-- Task details --
Reproduce the Jim Rogers interview from "Interview with Jim" to "a connecting flight.", substituting "LaGuardia" for "JFK".

— START OF Reading passage —

Interview with Jim Rogers
Jim Rogers Interview by Flag Theory
When you leave or enter (Changi Airport, Singapore’s front door – you do it in class. As a citizen, a permanent resident, or even a foreigner on work pass (such as an entrepass) you simply scan your passport, give a thumbprint and walk on through. Zero human interaction. No hassles. No pat downs. No body scans. Pure Class.
Should you want to buy a gift, grab a meal, or even go for a swim, your options are open.
“I can tell you that when you fly into a New York airport, you are flying into a third world airport” – Jim Rogers
Contrast this to JFK airport. Dirty, slow, and painful. Getting through customs and immigration always takes longer than it should – and then you have to re-enter and go through domestic security once again if you have a connecting flight.
For a 24 hour journey from Singapore to New York covering over 9000 miles, I went through 1 x-ray machine at the gate in Singapore.
For a 1-hour puddle hopper flight from New York to Boston, I had to talk to an immigration officer, then I had to go through customs and speak with a customs officer, and then I had to exit and then re-enter, I had to go through security. I had to talk to 3 different TSA officers, and then get patted down by a TSA officer.
Americans in Asia
However, before I left Singapore, I visited with Jim Rogers, who if you don’t know – has accomplished a good deal during his lifetime.
Despite his accolades and accomplishments, he has an incredibly humble manner – observing local customs, even when he certainly doesn’t have to, in the comfort of his own home.
We exchanged business cards with both hands, and when a Chinese cameraman arrived, he didn’t say “Howdy” but rather, welcomed him with “Ni Hao”.
I asked him if I could record and transcribe our conversation to share with my tribe (i.e. you the good reader) and he politely obliged. This is what we talked about:
You’re a man that’s accomplished an incredible amount, you’ve seen the world several times over, the only person to have broken the bank, you are a millionaire many times over – was there ever a time when you’ve thought to yourself – “OK now I’ve Made it.”
Well, if you know how much money you have, you probably don’t have enough money. I don’t know how much money I have so I guess I’m somewhat satisfied. I never bothered to count it up. I don’t need a lot of money. I still have some of the same old clothes I wore in college. I never owned more than one house at one time. Don’t own a plane, don’t have a boat. I just wanted to buy my freedom. Now I’ve got these two little girls, and as long as I have enough to take care of them, I guess I’ve made it. I don’t wear gold chains or diamond rings, I don’t even have a watch. I guess I’m satisfied.
1976 when you were running the Quantum Fund with Soros. You broke the bank. What was that like for you?
I’ve had a lot of exhilarating moments in my life. I loved what I was doing and I was totally consumed with what I was doing. Every time there was a triumph it was that much more exhilarating. It was an ongoing triumph for a decade, constantly working and that’s all I wanted to do. Every time I saw a triumph I was very pleased. Didn’t have time to stop because I was moving on to other situations, moving on to other I’ve had other exhilarating periods in my life too, such as these little girls.

— END OF Reading passage —
— START OF Given data —

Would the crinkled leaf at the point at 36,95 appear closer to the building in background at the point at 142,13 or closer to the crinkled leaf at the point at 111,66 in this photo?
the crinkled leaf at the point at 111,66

— END OF Given data —

-- Reply to the exercise --
Interview with Jim Rogers
Jim Rogers Interview by Flag Theory
When you leave or enter (Changi Airport, Singapore’s front door – you do it in class. As a citizen, a permanent resident, or even a foreigner on work pass (such as an entrepass) you simply scan your passport, give a thumbprint and walk on through. Zero human interaction. No hassles. No pat downs. No body scans. Pure Class.
Should you want to buy a gift, grab a meal, or even go for a swim, your options are open.
“I can tell you that when you fly into a New York airport, you are flying into a third world airport” – Jim Rogers
Contrast this to LaGuardia airport. Dirty, slow, and painful. Getting through customs and immigration always takes longer than it should – and then you have to re-enter and go through domestic security once again if you have a connecting flight.